* Travail demandé *
Relevez mot pour mot, du début à la fin, l'extrait sur les funérailles d'un Tartare à Moscou.

J’avais souvent entendu parler des cérémonies funéraires des Tartares, et durant le cours de tous mes voyages dans ces contrées, je n’avais jamais été assez heureux pour en voir une. À Moscou, je m’informai avec intérêt de la santé d’un riche Tartare, que je savais être dans un état précaire. Environ deux semaines après mes démarches bienveillantes, le pauvre diable mourut, et je résolus de lui faire l’honneur d’assister à ses funérailles. Il échappa presque à ma vigilance. Un jour, en me promenant près du Gostonoy-Doun, j’aperçus dix ou douze individus qui couraient chargés d’une boîte qu’ils portaient sur des brancards. Je reconnus bientôt que c’était mon homme, et je me mis à courir avec eux le long des murs du Kremlin, nous dirigeant vers le pont qui traverse la Moscowa.

* Données à analyser *
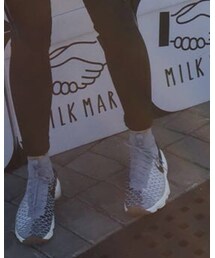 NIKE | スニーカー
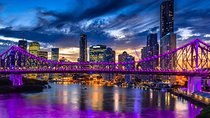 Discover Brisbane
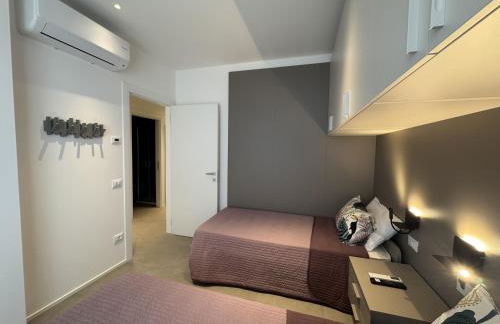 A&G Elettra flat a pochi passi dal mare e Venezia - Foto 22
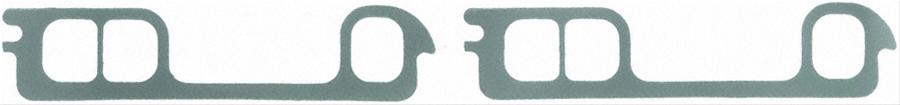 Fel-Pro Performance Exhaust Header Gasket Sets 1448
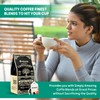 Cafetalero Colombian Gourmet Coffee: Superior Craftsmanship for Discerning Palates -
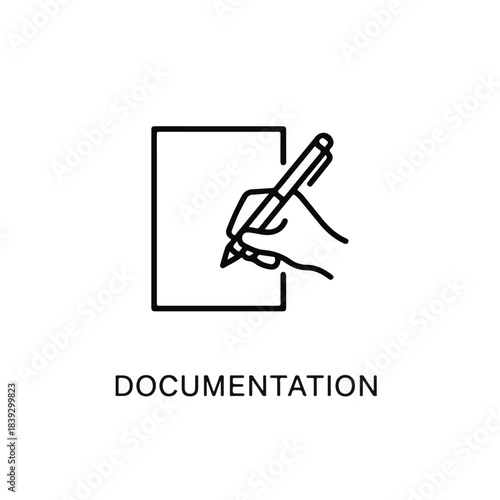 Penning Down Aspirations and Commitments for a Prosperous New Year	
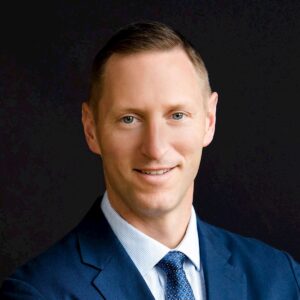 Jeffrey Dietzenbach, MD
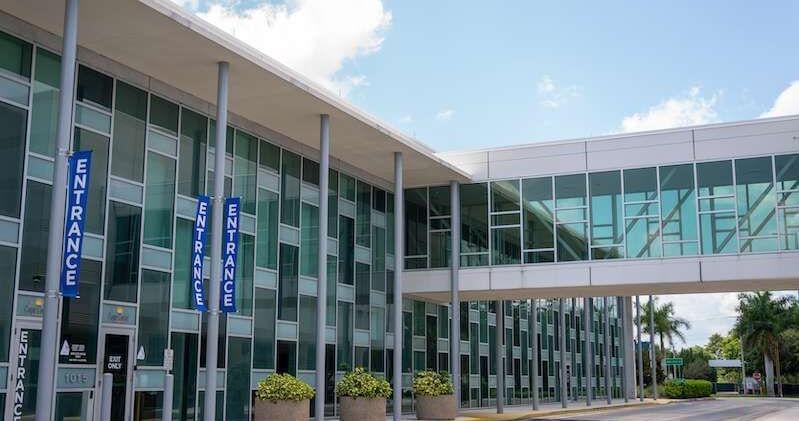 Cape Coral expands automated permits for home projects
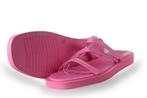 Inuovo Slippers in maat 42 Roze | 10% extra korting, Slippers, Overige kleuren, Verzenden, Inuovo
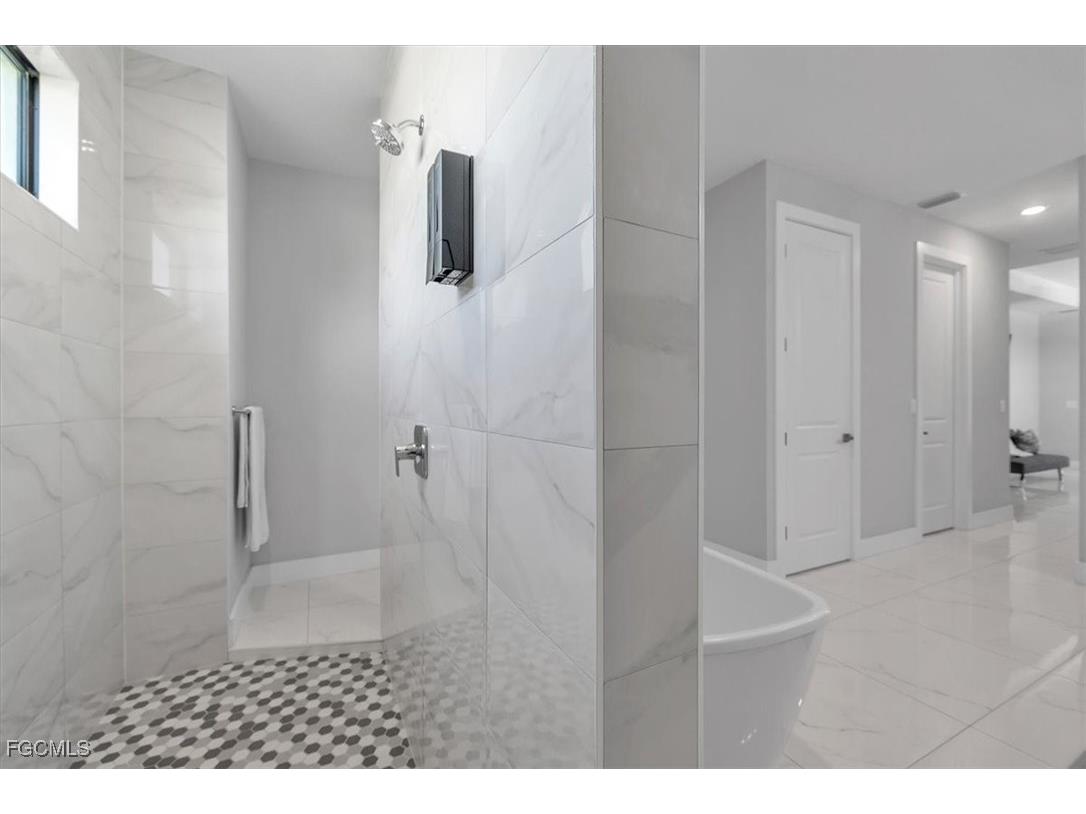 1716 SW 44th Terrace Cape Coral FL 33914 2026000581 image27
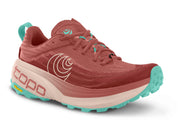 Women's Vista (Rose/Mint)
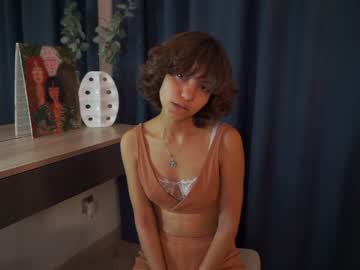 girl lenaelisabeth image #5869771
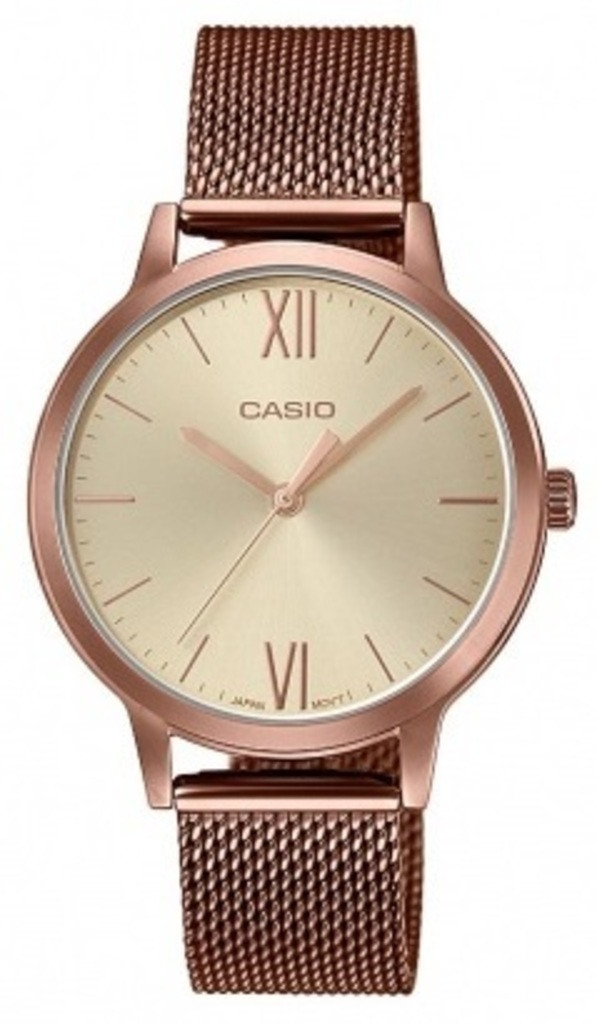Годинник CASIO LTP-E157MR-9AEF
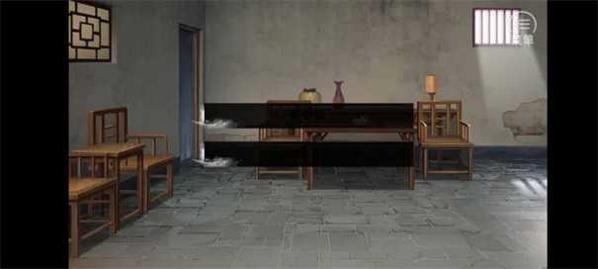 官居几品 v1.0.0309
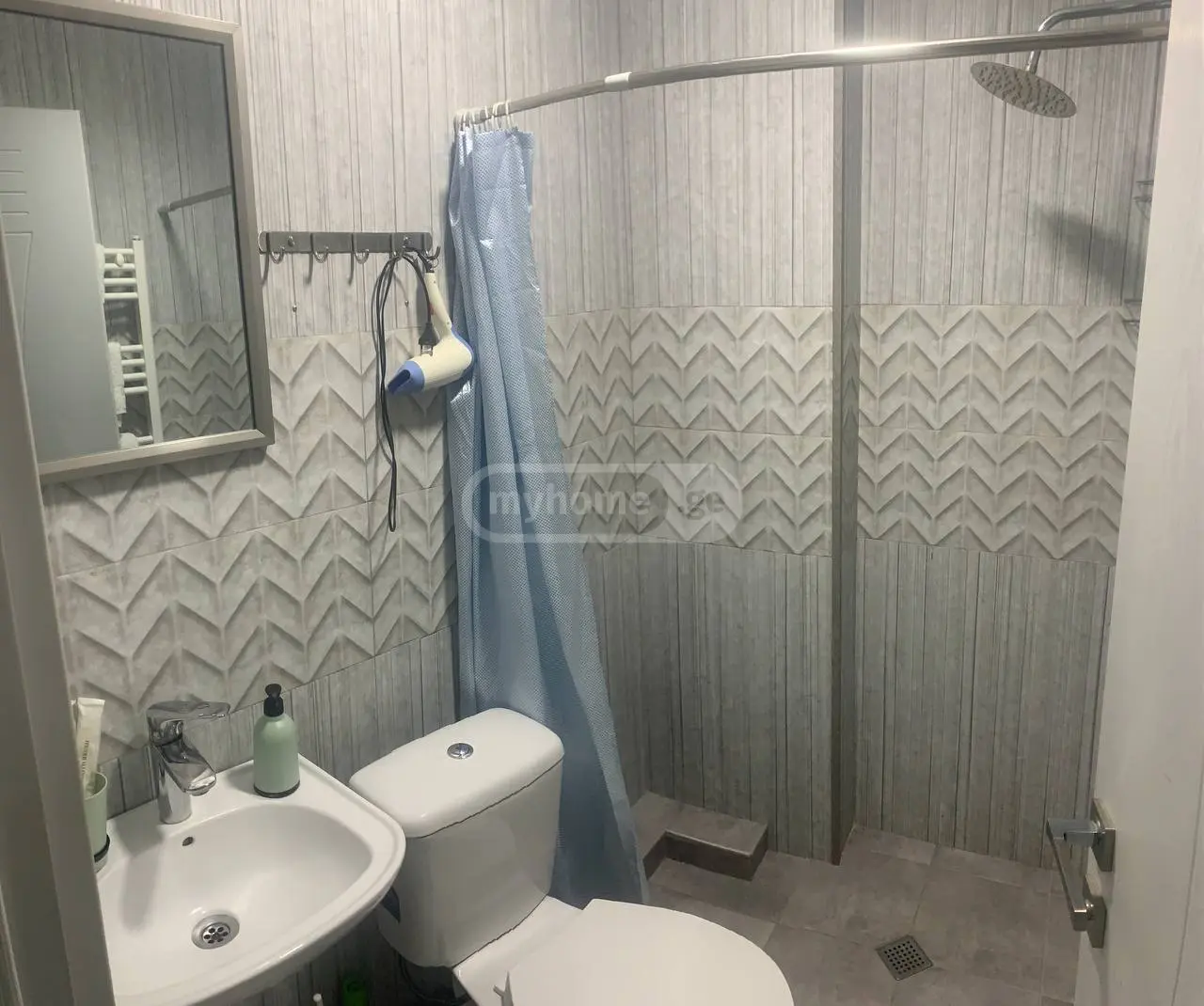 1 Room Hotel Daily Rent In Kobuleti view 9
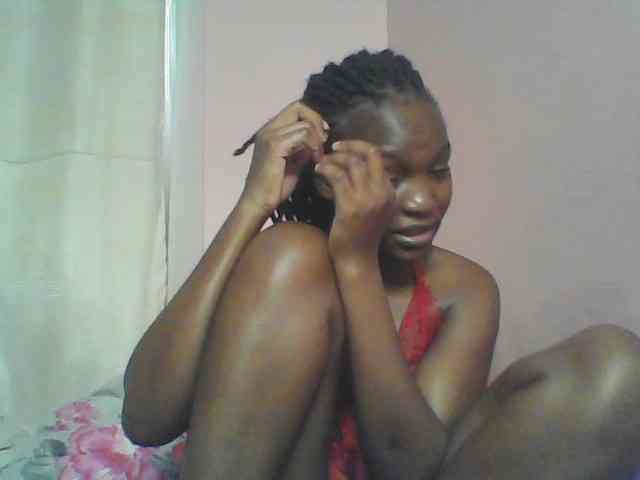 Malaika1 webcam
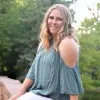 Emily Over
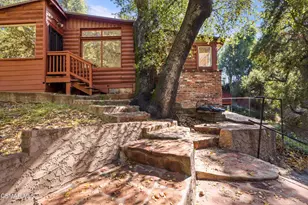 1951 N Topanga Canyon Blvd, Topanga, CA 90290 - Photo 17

* Résultat ci-dessous *
J’avais souvent entendu parler des cérémonies funéraires des Tartares, et durant le cours de tous mes voyages dans ces contrées, je n’avais jamais été assez heureux pour en voir une. À Moscou, je m’informai avec intérêt de la santé d’un riche Tartare, que je savais être dans un état précaire. Environ deux semaines après mes démarches bienveillantes, le pauvre diable mourut, et je résolus de lui faire l’honneur d’assister à ses funérailles. Il échappa presque à ma vigilance. Un jour, en me promenant près du Gostonoy-Doun, j’aperçus dix ou douze individus qui couraient chargés d’une boîte qu’ils portaient sur des brancards. Je reconnus bientôt que c’était mon homme, et je me mis à courir avec eux le long des murs du Kremlin, nous dirigeant vers le pont qui traverse la Moscowa.